Is it fair that when a Trustee in bankruptcy sells the property of a bankrupt, it is the bankrupt who bears the liability for capital gains, even though the bankrupt may receive no proceeds at all from the sale?

In a recent articleby Michael Murray it was stated that the Australian Restructuring Insolvency & Turnaround Association (" ARITA") was awaiting clarification on the ATO's view that CGT liability for assets sales in corporate insolvency falls on the practitioner,whereas the ATO takes a different view in personal insolvency.

To summarise the issue, when a trustee sells an asset that results in a CGT liability, that liability remains with the bankrupt personally, and not with the trustee. This has been the view in the past and is supported by s 106-30 of the ITAA 1997 which provides an example, stating that "A CGT asset of an individual vests in a trustee because of the bankruptcy of the individual. No CGT event happens as a result of the vesting. The trustee later sells the CGT asset. Any capital gain or loss is made by the individual, not the trustee."

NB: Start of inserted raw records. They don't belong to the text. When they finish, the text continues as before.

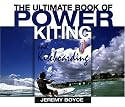 The Ultimate Book of Power Kiting and Kiteboarding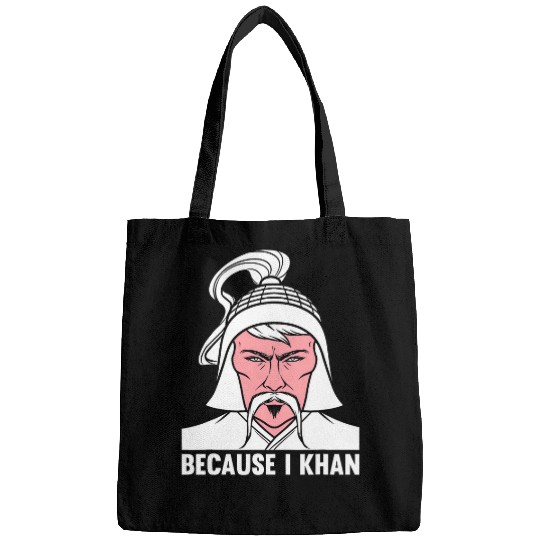 Because I Khan Mongolian History Joke and Genghis Khan Bags
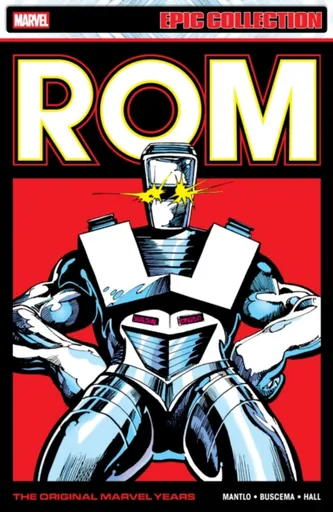 Rom Epic Collection: The Original Marvel Years Vol. 3 - Mantlo Bill
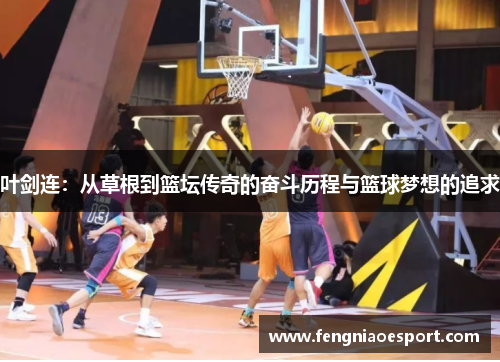 叶剑连：从草根到篮坛传奇的奋斗历程与篮球梦想的追求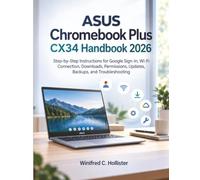 ASUS Chromebook Plus CX34 Handbook 2026: Step-by-Step Instructions for Google Sign-In, Wi-Fi Connection, Downloads, Permissions, Updates, Backups, and Troubleshooting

The ATO appears to take the view that the liability for CGT on any capital gain made on the sale by the trustee is borne by the bankrupt, not the trustee, in the year of income in which the disposal occurs.

While ARITA offers no view on the correctness of these views or on its fairness to the former bankrupt, we are of the view that this approach is patently unfair to the bankrupt.

The asset vests in the Trustee and the bankrupt has no control over its sale. The bankrupt receives no proceeds from the sale, at least until the bankrupt's creditors have been satisfied in full, but bears the liability for the capital gain, if any. This liability takes effect from the date of the sale, and as it is a post-bankruptcy event, the liability survives the bankruptcy and has to be paid by a bankrupt who has no divisible assets or funds with which to do so. The outcome could result in a second bankruptcy, which benefits nobody.

In the corporate situation, s 106.35 of the ITAA 1997 is worded similarly as with bankruptcy, however, the difference here is that the company, which bears the liability, is still under the control of the liquidator. Accordingly, the liability for any capital gain, falls on the liquidator in that capacity. Thus, before the liquidator may distribute any funds to creditors, he first needs to satisfy the company's post-liquidation liability to the ATO, including the capital gain.

Interestingly, this may give rise to another issue. Picture a scenario where the mortgagee sells a property of the company in liquidation. No funds are available to the liquidator, but the company still has a liability for the capital gain.